Ce domaine en énergie est important pour les réacteurs à neutrons rapides, puisque la plus grande population de neutrons se trouve au-dessus du keV. La complexité des réactions nucléaires dans le domaine du continuum est due à la présence de nombreux mécanismes d’interaction nucléaire, la contribution de chacun pouvant varier suivant l’énergie de la particule incidente. On distingue les mécanismes suivants :
la diffusion potentielle élastique : le neutron est supposé ne pas rentrer pas en contact avec les nucléons ;
les réactions passant par la formation d’un noyau composé. De façon générale, plus la particule incidente est énergétique, moins la part du noyau composé est importante ;
les réactions passant par un état de pré-équilibre du noyau : ces réactions interviennent généralement à plus haute énergie (> 4 MeV). Dans une vision semi-classique, la particule incidente va subir plusieurs chocs avec les nucléons du noyau. Le système ainsi formé peut émettre une particule avant d’atteindre un équilibre, comme dans le cas du noyau composé.

Gestion des incertitudes

Lorsqu’on rend compte du résultat d’une mesure d’une grandeur physique, il faut obligatoirement donner une indication quantitative sur la qualité du résultat. Cela permet à ceux qui l’utiliseront d’en estimer la fiabilité. Les valeurs expérimentales sont souvent issues d’un processus de réduction de données. Les grandeurs mesurées à l’origine, ou données brutes, sont souvent un nombre de coups. De façon générale, ce nombre de coups suit une loi statistique bien précise et souvent une distribution de Poisson (qui tend vers une gaussienne lorsque le nombre de coups devient grand). Cette distribution possède une variance non nulle et fournit ainsi une incertitude statistique. De plus, lorsque la valeur mesurée est transformée en une grandeur ou observable (comme une section efficace), plusieurs opérations entraînant des corrélations sont réalisées. Les incertitudes intervenant dans ces processus sont appelées incertitudes systématiques. Elles peuvent provenir de : la normalisation ; la correction du temps mort ; la soustraction du bruit de fond ; la calibration avec une section efficace de référence ; la composition de la cible ; la fonction de résolution de l’installation.
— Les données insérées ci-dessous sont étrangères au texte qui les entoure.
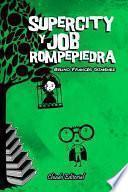 Supercity y Job Rompepiedra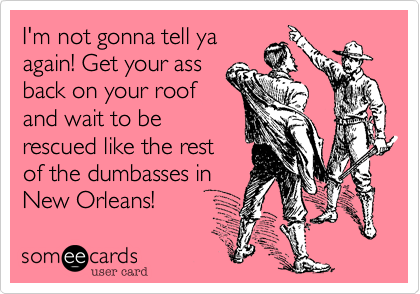 I'm not gonna tell ya again! Get your ass back on your roof and wait to be rescued like the rest of the dumbasses in New Orleans!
Expériences d’irradiation et d’activation

Il existe de nombreuses mesures de composition isotopique après irradiation en réacteur, donnant des informations sur les données nucléaires de base. Cela peut être des mesures de pastilles irradiées comme les expériences TRAPU dans PHENIX ou encore des ana- lyses de combustibles usés en sortie d’un réacteur de production. Les expériences PROFIL, PROFIL-2, PROFIL-R et PROFIL-M dans le réacteur PHENIX sont une source d’informations précises pour les sections efficaces d’absorption. Ce sont des irradiations d’échantillons d’isotope aussi pur que possible, pendant plusieurs cycles d’exploitation du réacteur. Des analyses isotopiques avant et après irradiation donnent des mesures très sensibles à un type de réaction précis. Souvent, les mesures sont réalisées par méthode destructive. Il est courant d’avoir recours à une analyse isotopique par ICPMS (Inductively Coupled Plasma Mass Spectrometry) qui permet d’atteindre des incertitudes de mesure de l’ordre du pour mille. Cette méthode permet de détecter des isotopes avec des concentrations très faibles de l’ordre de 1 pour 109. Cela est possible en ionisant l’échantillon à analyser, grâce à un plasma obtenu par chauffage inductif. Un spectromètre de masse est ensuite utilisé pour séparer et quantifier les ions crées dans plasma.
Les expériences d’activation sont similaires aux expériences d’irradiation. La différence réside dans le niveau de flux qui est bien plus faible dans une expérience d’activation. La consommation de l’isotope analysée est alors négligeable au cours de l’irradiation. Les échantillons activés sont ensuite analysés à l’aide de techniques non destructives. Un autre type d’expérience est l’activation de dosimètres dans un réacteur. La dosimétrie permet d’obtenir des informations sur la forme du flux neutronique dans une configuration donnée. On peut également citer l’exemple de l’expérience PERLE (Programme d’Étude de Réflecteur Lourd dans ÉOLE) dans le réacteur de recherche Eole à Cadarache, qui utilise en partie des dosimètres pour valider/qualifier une évaluation du fer 56.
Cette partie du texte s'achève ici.